Read about Barney's story and beyond... Meet Barney's Little Sister Anastasia Josephine... Introducing life in the Stevens-Brewin household...
 

 

The Pregnancy

Finding Out

Barney's Birth

Coping & Grief

The Funeral

 

Walking 4 Barney

Media Coverage

Others' Stories

 

Finding Out


“I am afraid there is no heartbeat, I’m really sorry.”

From the moment the sonographer told me the news, the tears flowed and the questions started. The first thing I wanted to do was tell Martin and my Mum and Dad. I was allowed to go outside and make the calls. It was very hard for all as Martin was at home with my children 20 miles away and my parents were in Spain a thousand miles away. I just wanted to ring everybody and tell them. I then went back into the maternity unit and was told what would happen next. All I wanted to do was go home.
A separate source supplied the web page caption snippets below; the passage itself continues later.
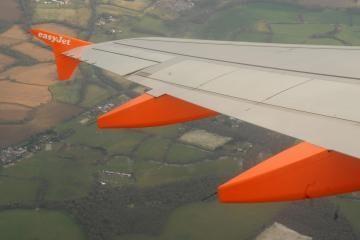 Indijos lėktuvus valdo girti pilotai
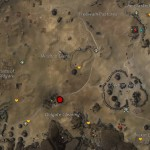 gw2-lost-and-found-guide-refugees-wooden-soldier-12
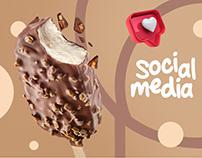 Social Media - Haagen Dazs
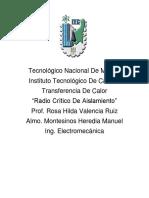 3.5_Radio Crítico de Aislamiento.docx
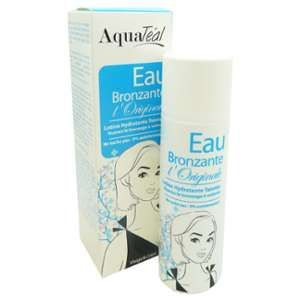 Aquatéal Eau bronzante teint Thé 125 ml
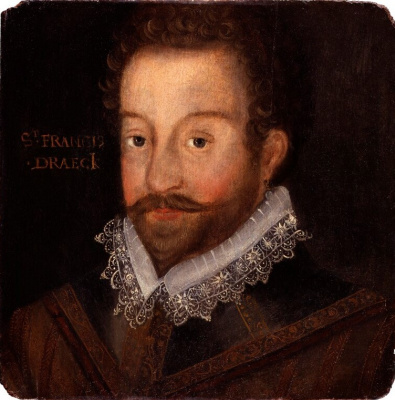Masterpieces of unknown artists. Sir Francis Drake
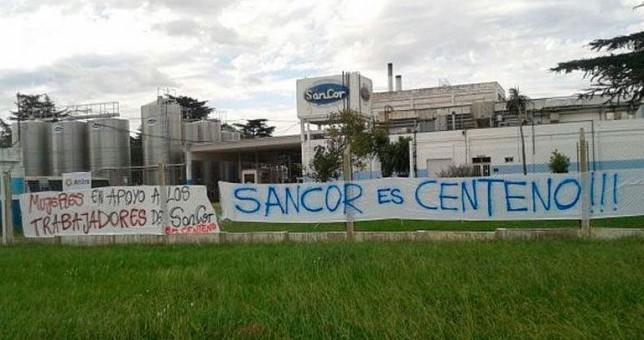"""Cierre de SanCor: """"E..."""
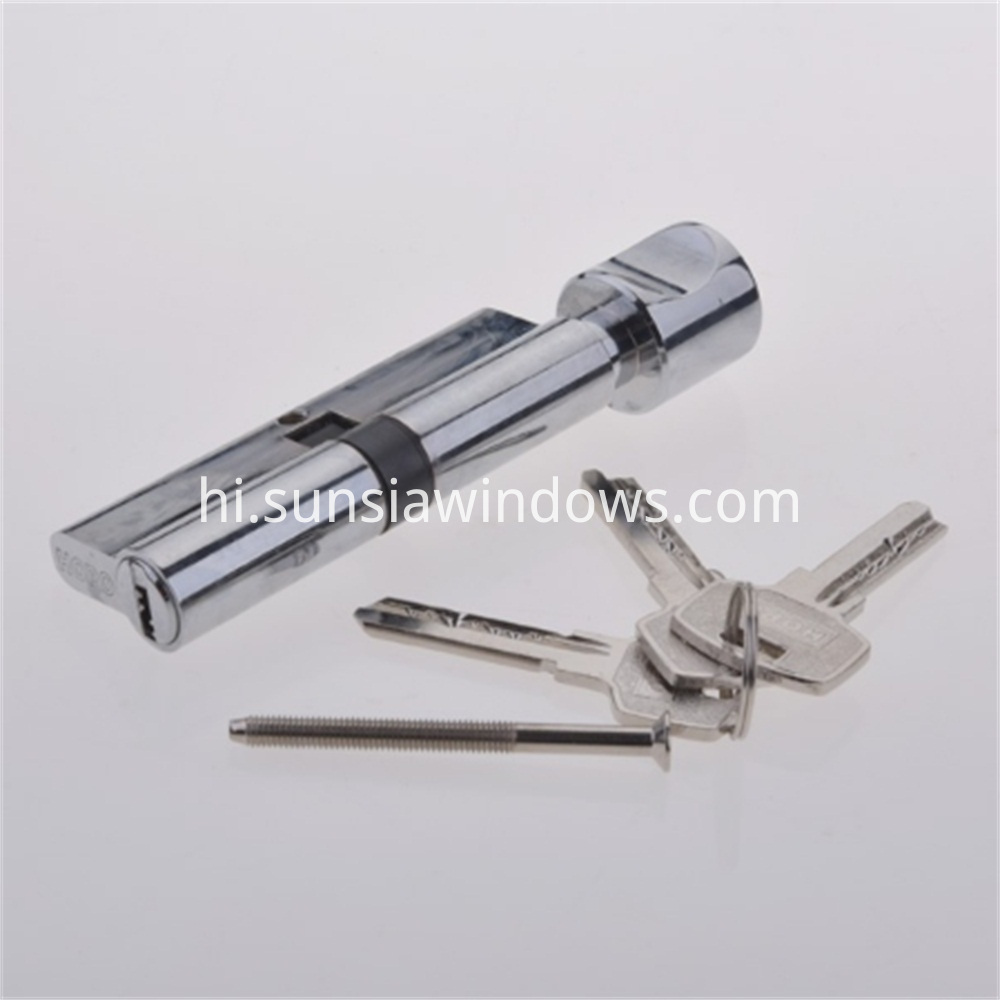 Security Cylinder Lock,Casement Door Cylinder,Folding Door Cylinder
I asked the midwife lots of questions.

Why me? I’ve had 2 healthy children.
Why has this happened?
Is it the injections? I felt alright before they started just tired.
Will I be able to have another baby and when? I have bought everything.
Why aren’t I crying at the moment?

The midwife gave me a tablet called ……. which is to help detach the placenta. I had to stay 1 hour to ensure I didn’t have any immediate reactions. I was to go back on Saturday morning at 8.30am to a dedicated SANDS room where I would be induced and then have my baby. I was then seen by a doctor who explained the procedure. From looking at the scan results she said that he may have had a heart problem as there was lots of fluid around the thorax and head, but couldn’t be 100% positive.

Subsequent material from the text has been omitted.